Я вошел в избу. Никого нет. Лампа керосиновая освещает стол. На столе под иконой Святого Христофора стоит ящичек буддийского монаха – я  его сразу узнал. Рядом лежат сутры на свитках, полоски сыромятной кожи, стручки чилийского перца. Вся изба завешана гирляндами крупного белого чеснока.
Надо сказать, я вооружен антикварным иезуитским кинжалом. Без него и большого зонта-трости я стараюсь не выходить из дому. Но сегодня зонта при мне не было. Я нащупал ручку стилета, вздохнул. Что привело меня в этот дом? Что я должен здесь найти?

Я заглянул в буддистский ящичек и обнаружил в нём небольшую картонную коробочку. Раскрыл. Коробочка была заполнена каким-то серым порошком, возможно, пеплом. Что это? Попробовал на вкус – вкуса нет.

Песочные часы в латунной оправе, астролябия, осколок горного хрусталя, руны, стеклянный шарик – быть может, этот серый порошок пополнит мою коллекцию бесполезных предметов?

В избе была большая печь. Я затопил её, благо дрова лежали тут же, под нею. Потянуло можжевеловым дымом.
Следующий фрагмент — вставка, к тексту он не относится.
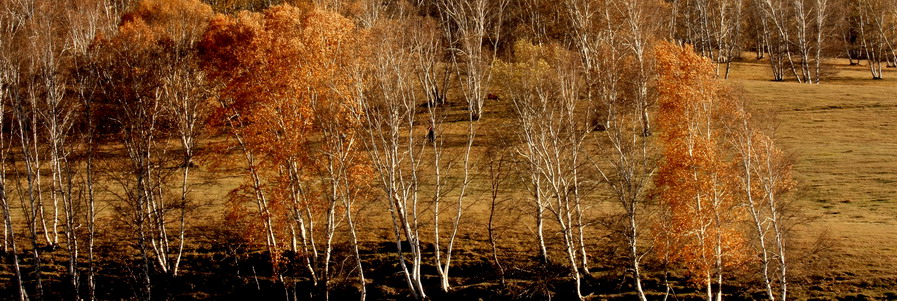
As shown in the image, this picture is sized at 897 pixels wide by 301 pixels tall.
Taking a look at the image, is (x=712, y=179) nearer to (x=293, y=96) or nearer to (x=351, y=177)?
(x=351, y=177)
Пошарив на полках и в темном буфете, стоящем в углу, я  нашел сливовицу, сыр и туесок с ежевикой. Погляделся в старое зеркало, украшенное белым с красной вышивкой рушником, пригладил волосы. Сел за стол, отодвинул ящичек буддиста, полоски кожи, перец, прибавил огня в лампе и налил себе сливовицы. Подождем хозяев. Авось кто-нибудь явится.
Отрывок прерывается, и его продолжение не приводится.